§ **Extract provided**:
3) A disconnect between potential users and providers of eBAM remains, however. Potential users will not adopt eBAM until it can provide a comprehensive end-to-end (including KYC) service on a global basis that is consistent at least across the major banks. Potential providers will not invest significantly in a more comprehensive, standardized solution until it is clear that the adoption rate will be significant. As Deutsche Bank pointed out, most banks do not adopt a new product/technology unless they consider it urgent, prevalent and profitable.
4) So, more needs to be done. It seems neither potential users nor banks want to take the first step, so the only option is to jump in together. SWIFT has established a working group that focuses on eBAM with the goal of harmonizing the standards and fostering adoption. However, most of the members in the room were not aware of the work group or were not involved in it, so it seems more needs to be done to get corporates that can influence banks involved in the process.
Outlook
The benefits of eBAM are clear. The next step on the corporate side might be to come up with a proposal on what eBAM should accomplish and states the business case for adopting eBAM. This proposal can be then used to involve other parties. The NeuGroup will support its members as they go through this process.
Is Your Asia Treasury Set-Up Optimal?
Deutsche Bank discussed the benefits of having a centralized vs. regional approach to managing treasury operations in Asia. In their opinion, some of the benefits of establishing a Regional Treasury Center (RTC) in Asia are that (i) having local presence provides a better understanding of the local nuances and government regulations; (ii) there are tax incentives for setting up RTCs in certain locations; (iii) operations can be managed from the same time zone; and (iv) an RTC enables global business contingency planning. According to Deutsche Bank, three common criteria for establishing an RTC in Asia for most corporates are:
- the company generates at least 15% of its revenue in the region, or
- the company has business in more than
five Asian countries, or - the company expands into “trickier markets” (e.g., Indonesia, Thailand).
M&A — Lessons from the Trenches
In the wake of mergers and divestitures, members are left with the task of integrating or dividing treasury operations, sometimes with little warning. One member shared with the group the top lessons learned at her company that could also be applicable to cash managers in other corporates. These are some of the highlights of the members’ discussion:
Key Takeaways
1) Develop a standardized process to gather critical technical, functional and process details needed to expedite integration/separation efforts. The model should be tailored to your company’s needs.
2) Gain “buy in” from upper management and educate key teams to ensure critical resources are available for each deal.
3) Every transaction is unique and “small” does not necessarily translate to “easy.”
4) Leverage knowledge from outside of treasury and beyond finance and create cross-functional groups that can quickly integrate or divest a business.
5) Track lessons learned from past implementations and build institutional knowledge. For example, develop resource tools such as a questionnaire, deal sheet and contact list and update them on a regular basis.
6) When possible, retain key employees from acquired company (S/T & L/T) and meet with SMEs early on and often in person.

§ **What the task requires**:
Answer these from the treasury summary above:
(a) What did SWIFT establish in connection with eBAM, and with what goal?
(b) According to Deutsche Bank, what minimum share of a company's revenue generated in Asia is one criterion for setting up a Regional Treasury Center there?
(c) In the M&A takeaways, what does "small" not necessarily translate to?

§ **Dataset extract**:
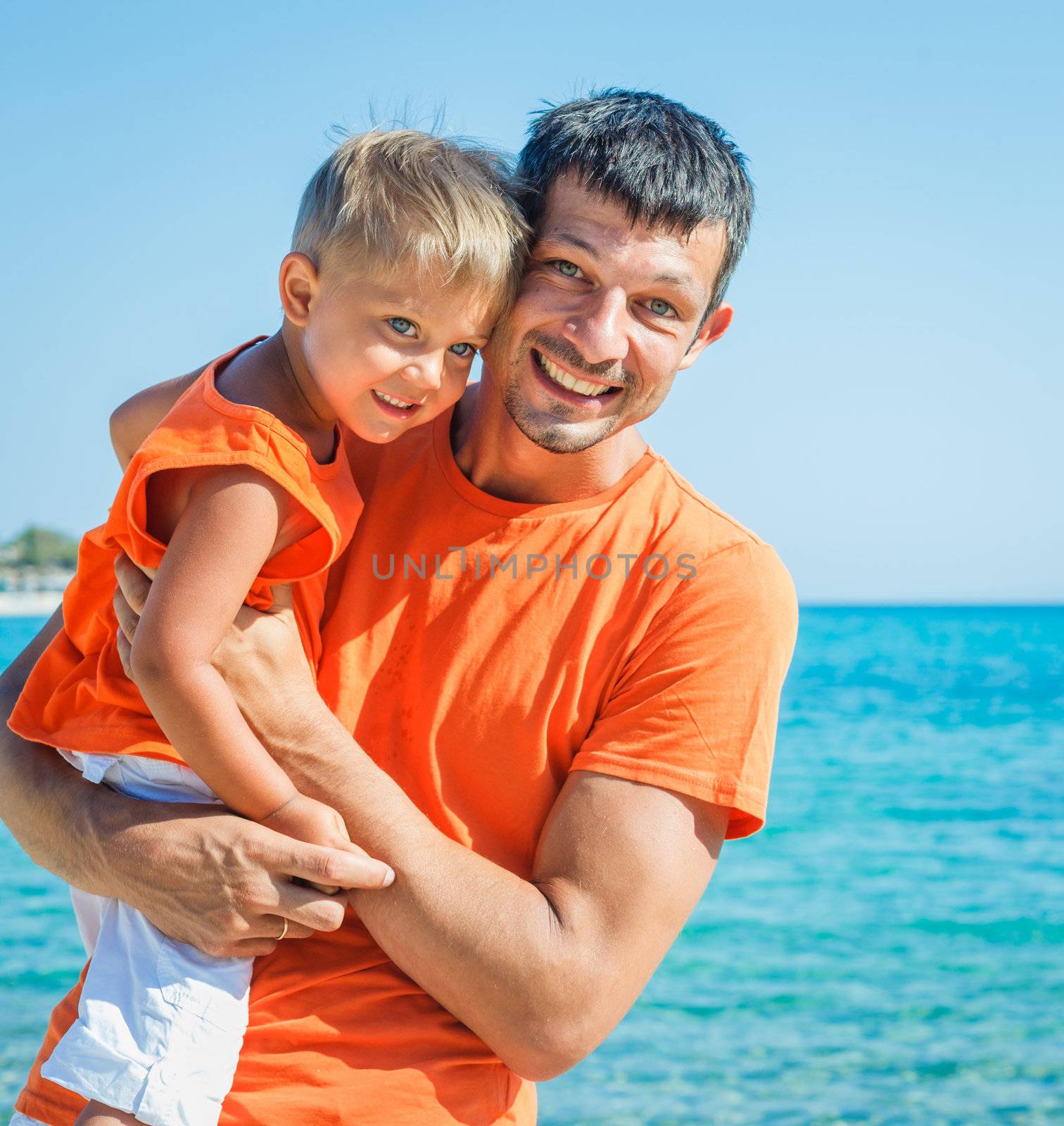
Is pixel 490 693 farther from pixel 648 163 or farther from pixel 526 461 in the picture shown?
pixel 648 163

§ **In response**:
(a) A working group focused on eBAM, with the goal of harmonizing the standards and fostering adoption.
(b) At least 15%.
(c) "Easy."